Praise be to the God and Father of our Lord Jesus Christ! In his great mercy he has given us new birth into a living hope through the resurrection of Jesus Christ from the dead, and into an inheritance that can never perish, spoil or fade. This inheritance is kept in heaven for you, who through faith are shielded by God’s power until the coming of the salvation that is ready to be revealed in the last time. In all this you greatly rejoice, though now for a little while you may have had to suffer grief in all kinds of trials.” -1 Peter 1:3-6

Dear Friends,

As I write this to you, my heart is heavy from hearing news reports of two more Hollywood suicides. Two people seemingly at the height of successful careers chose to end their lives. Such stories are shocking. Such tragic reports only represent a small fraction of similar events suffered by many others of less notoriety. In the wake of such reports- of people who have given up and turned to either suicide, or homicide, as in the case of the school shooters,- the validity of the struggles of depression and mental illness are raised, and posts to suicide prevention resources permeate the culture for a few days. There are always articles, news bursts and eulogies that strive to “make sense” of such a seemingly senseless event. People turn to those they know- or think they know- and try to offer words of comfort- for anyone who might be struggling secretly with similar darkness. But often those words of comfort end up trying to encapsulate a very complex and diverse problem into a neat and tidy box, offering platitudes and simple solutions.
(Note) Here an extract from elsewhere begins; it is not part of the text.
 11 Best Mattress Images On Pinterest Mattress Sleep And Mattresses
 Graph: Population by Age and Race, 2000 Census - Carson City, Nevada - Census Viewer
Indeed, how can we make sense of such darkness? And what comfort can we share? Especially when it seems that darkness has won- at least in the lives of those who have chosen to end it? The irony is, Jesus has given us victory over death. Jesus is the answer. But that reality is often misunderstood and mis-delivered. The issues that surround and lead up to thoughts of suicide are varied and complex. There can be thousands of reasons as to why a person considers giving up. For some, the causes are directly administered to by the truth of the Good news of the Gospel. When the causal issues of oppressive depression are spiritual emptiness, a lack of purpose or hope, then certainly, the Gospel of Christ can instantly fill that void and remedy the dynamic of depression. But often folks struggle with depression for more complex reasons. Brain and body chemistry can play a factor in depression and have nothing to do with circumstance, knowledge, reason, or a lack of hope. Even some personality types can be more pre-disposed toward chronic depression. Many famous and influential leaders in the Christian faith struggled with profound depression.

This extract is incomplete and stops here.